Stiamo zitti per qualche minuto, poi lo vedo alzarsi e scendere dalle scale. Meglio che se ne vada, se non ha da dire cattiverie gratuite, non pare nemmeno lui.
Mi stringo le ginocchia al petto e mi preparo allo starmene tranquilla, che c'ho il battito che fra un po' mi spezza il petto.
E poi sento un rumore davanti a me ed una presenza sedersi. -È un peccato buttarli.-
Alzo la testa e sorrido, guardandolo appoggiarsi alle ginocchia e osservarmi.
-Vivi davvero qui?-
-Già e, a rendere il tutto più drammaticamente ridicolo, ho anche scordato le chiavi.-
-La chitarra si scorda.- non c'è cattiveria, solo del brutto umorismo e lo apprezzo, ridendo con lui.
-Tu, invece, vivi lì?- indico l'appartamento dietro di lui con un cenno.
Annuisce e pare pronto per parlare.
-Non ho intenzione di chiederti come mai.- non sono irrispettosa, io. Avrò la lingua lunga, la voglia di bere o uscire esagerata, ma non sono mancante di rispetto. So che quella dietro di lui è una casa famiglia e lui mi ringrazia in un sussurro.
Abbasso lo sguardo sulla sua mano sinistra: l'ha coperta, ovviamente. Il rincrescimento mi assale e punto sullo scusarmi; ferirò un po' di meno lui e mi sentirò più libera, io.

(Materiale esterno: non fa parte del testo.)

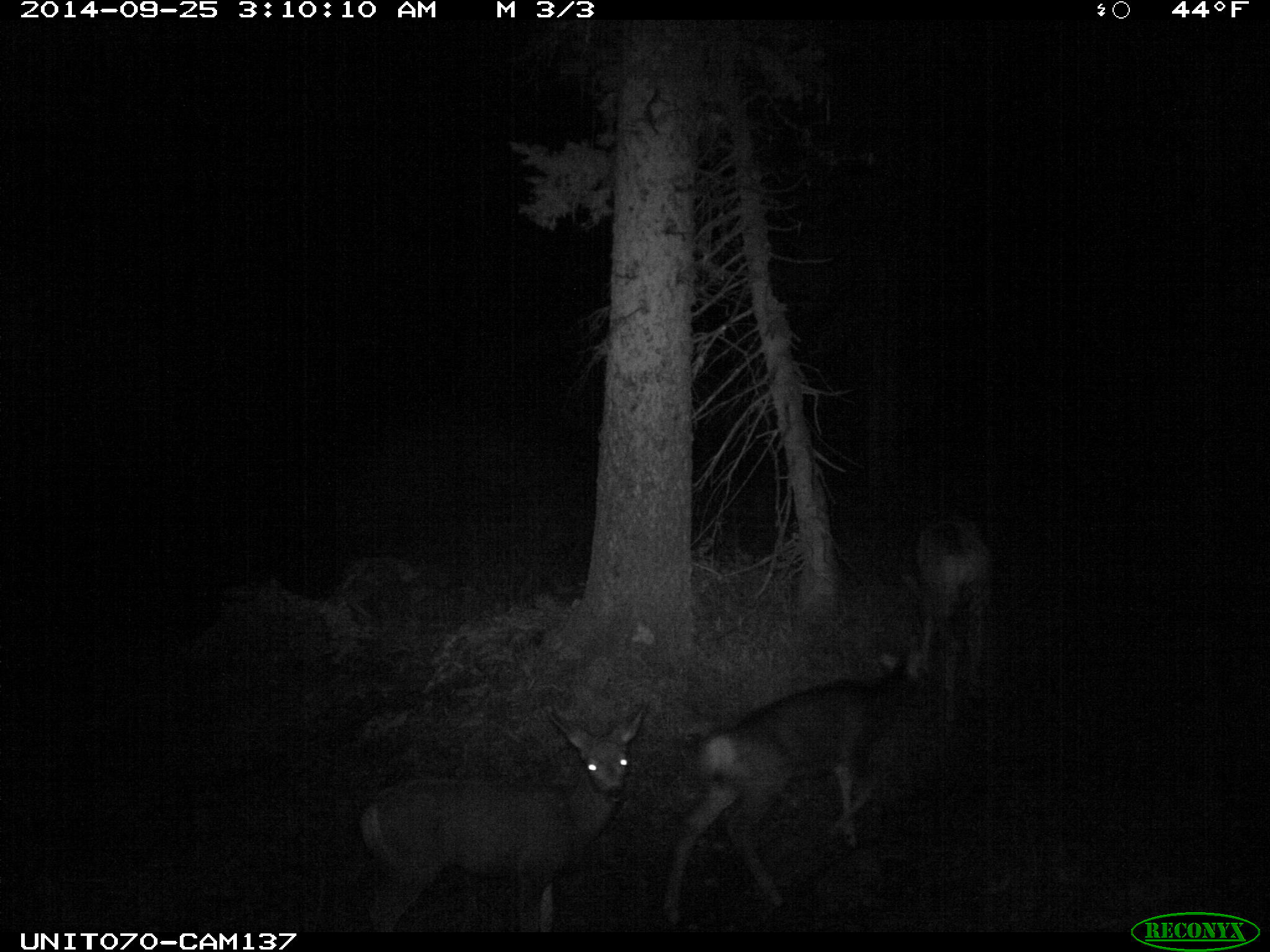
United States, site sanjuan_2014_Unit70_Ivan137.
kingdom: Animalia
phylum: Chordata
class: Mammalia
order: Artiodactyla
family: Cervidae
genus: Odocoileus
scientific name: Odocoileus hemionus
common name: mule deer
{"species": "Odocoileus hemionus (mule deer)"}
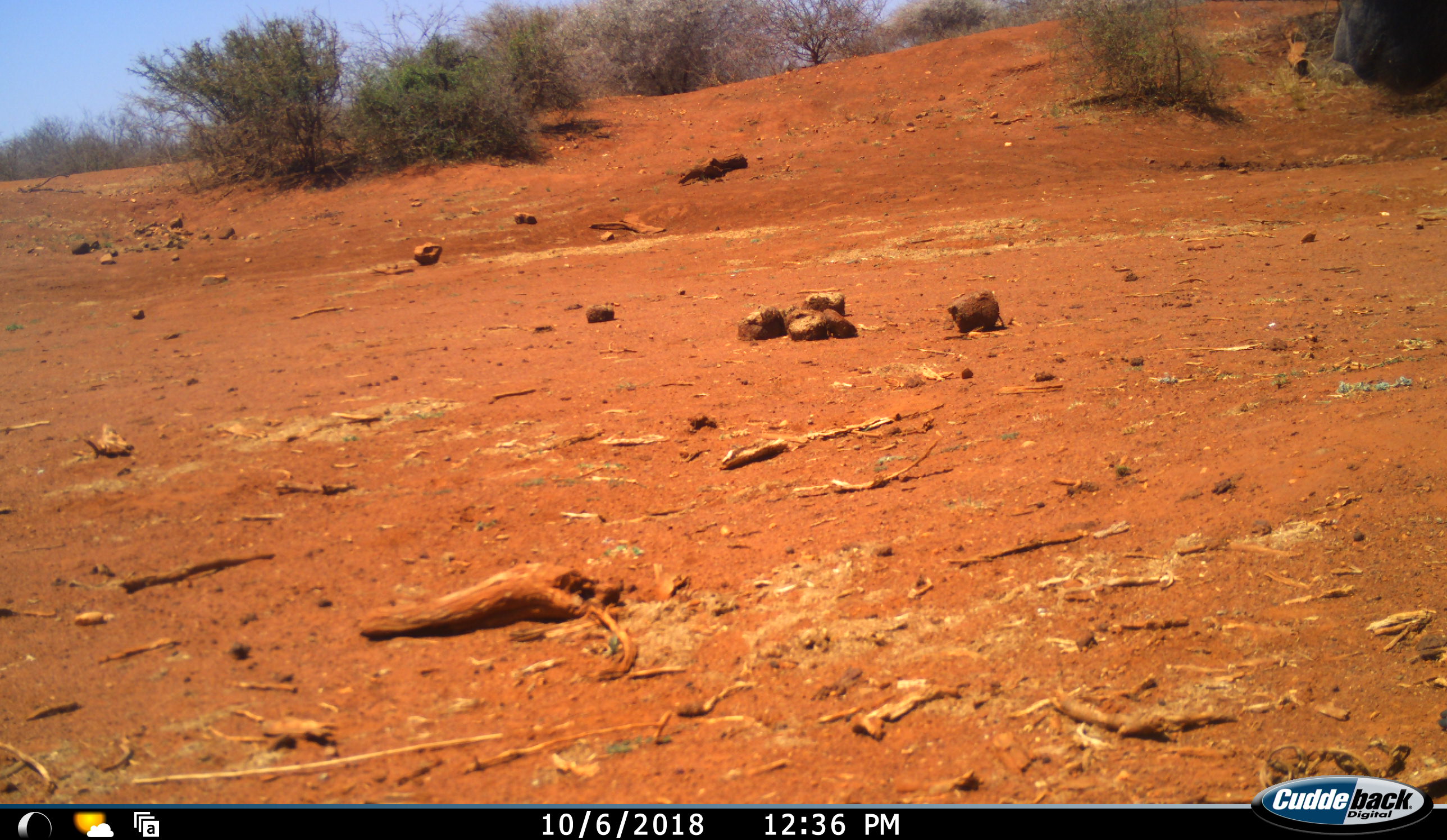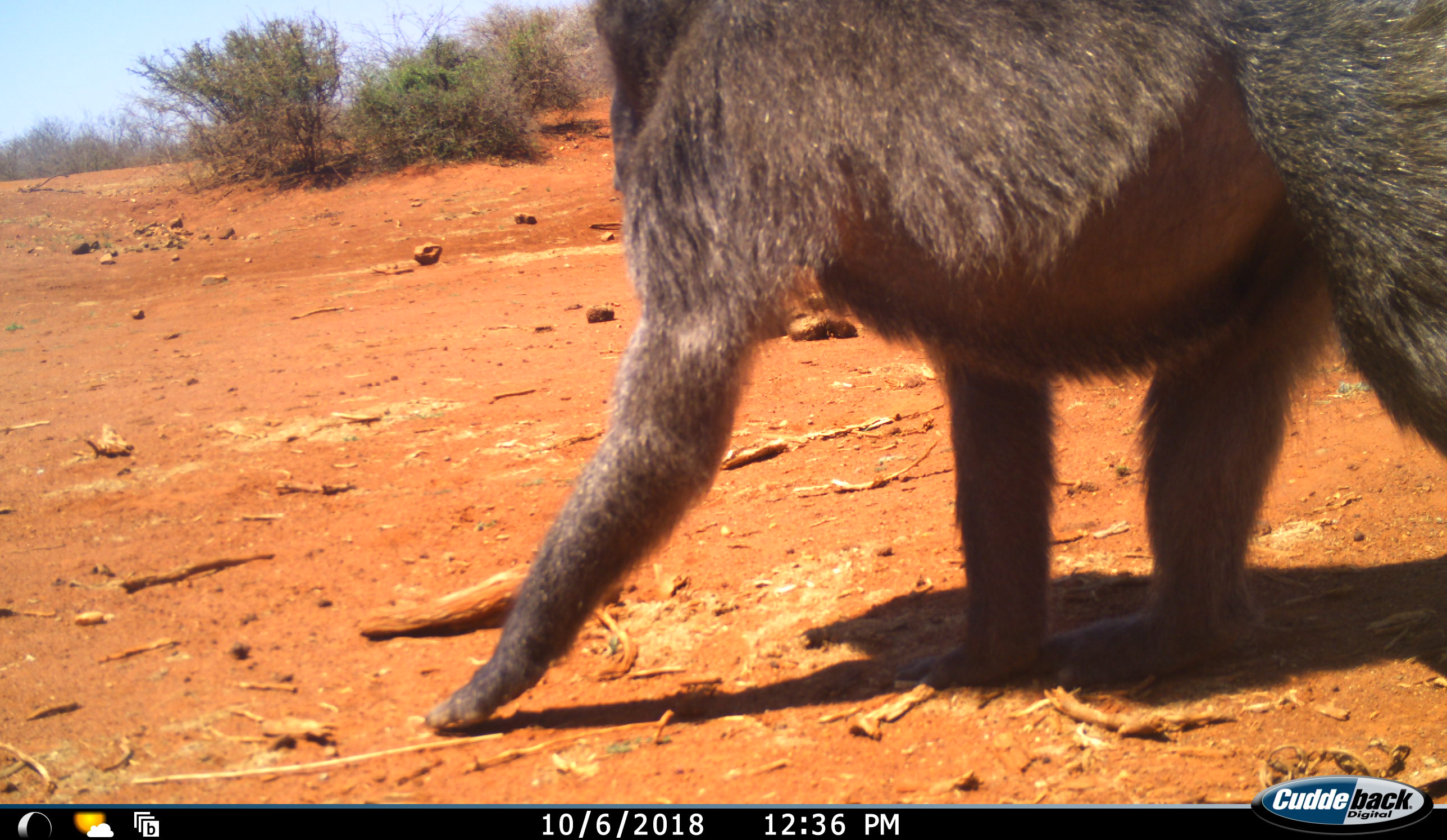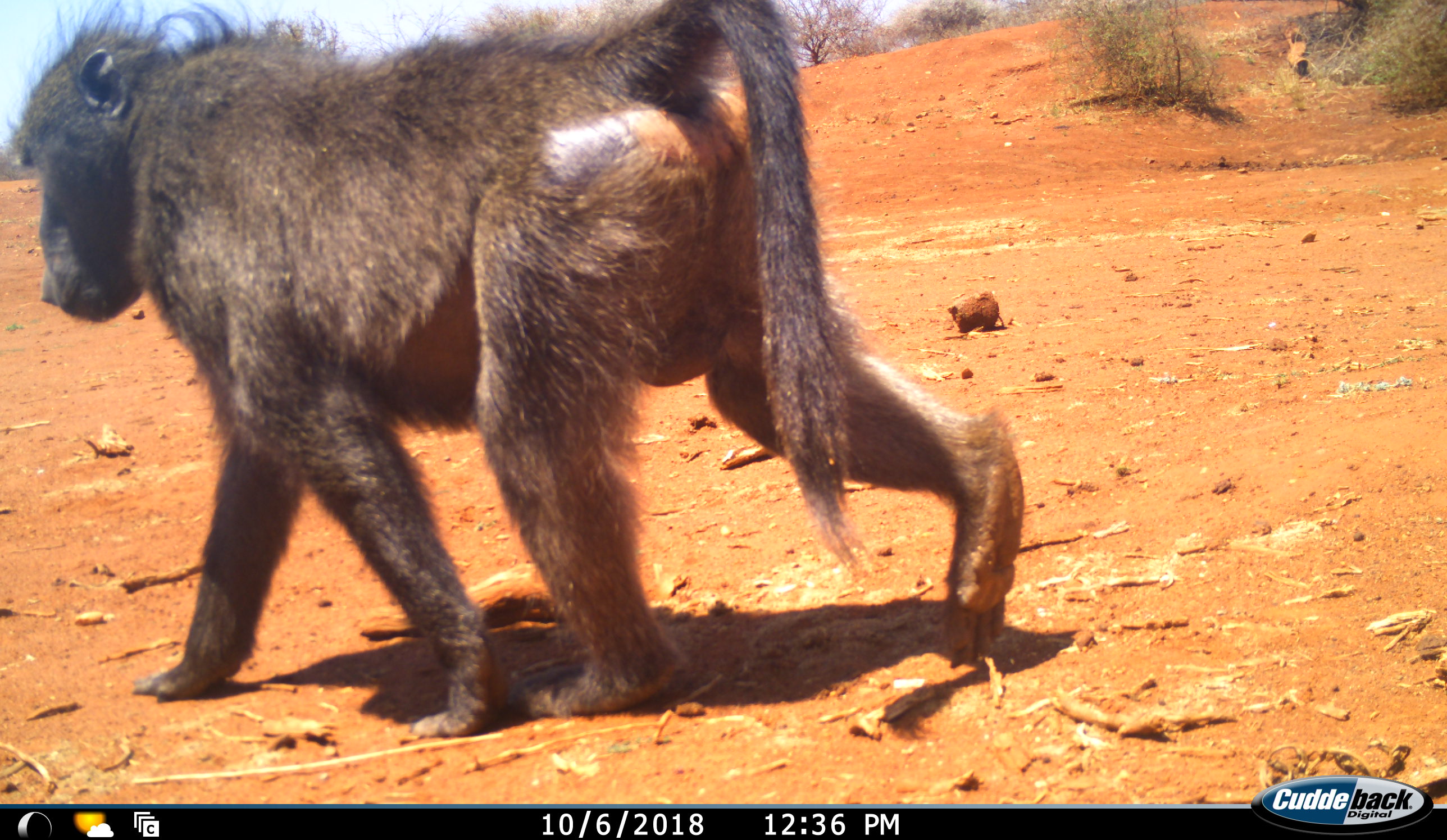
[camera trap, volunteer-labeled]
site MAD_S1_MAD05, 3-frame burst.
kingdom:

-Mi spiace per l'altro giorno. . Non avevo idea che, sai. .--
-Avessi un'orrida cicatrice su tutta la mano?- il tono sarcastico ed un po' rancoroso. No, ma non verso di me. Verso il come, il perché, il quando. Forse un tantino nei miei confronti per averglielo ricordato.
-Non è orrida.-
-Io penso di sì.-
-È solo tua, e tu non sembri essere orrido.- sorride.
E sgancio l'ennesima bomba, perché di filtri, io, non pare che ne abbia mai sentito parlare -Come te la sei fatta?-
Dire che non me la ero riproposta, questa conseguenza, sarebbe una bugia. A rassicurarmi, è un'altra sigaretta rosa in bocca e lui che se l'accende.

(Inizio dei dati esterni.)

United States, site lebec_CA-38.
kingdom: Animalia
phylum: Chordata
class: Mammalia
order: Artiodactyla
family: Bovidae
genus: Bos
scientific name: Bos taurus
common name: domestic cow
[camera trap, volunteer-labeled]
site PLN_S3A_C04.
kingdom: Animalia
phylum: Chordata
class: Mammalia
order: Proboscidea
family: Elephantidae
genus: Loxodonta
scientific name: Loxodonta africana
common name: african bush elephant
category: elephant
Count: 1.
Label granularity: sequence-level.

-Sei da svelare, Celeste.- schietto, diretto, improvviso. Riporta la sigaretta alle labbra, agganciandosi alla sua cura -Un mese.-
-Un mese per cosa?-
-Un mese per scoprirti. Dammi un mese della tua vita ed io ti svelerò il perché della cicatrice sulla mia mano.- getta la cicca a terra, riaprendo il pacchetto con mosse fugaci e afferrandone l'ennesima con la bocca -Ci stai?-
E ci rifletto, da quando mi disse che fumare faceva male, a quando me lo sono ritrovato tra le notifiche Facebook. Che la vita sembra piegarci tutti.
-Ci sto.-
Lui non se lo aspettava, potrei dirlo. Schiude le labbra e butta la sigaretta, poi -Magari non vorrò saperlo.-
-Siamo tutti un po' ipocriti, Celeste.-
Annuisco e mi alzo, raccogliendo le scarpe ed aprendo maggiormente la finestra. Lui fa lo stesso.
-Quindi hai davvero la camera grigia.- ridiamo.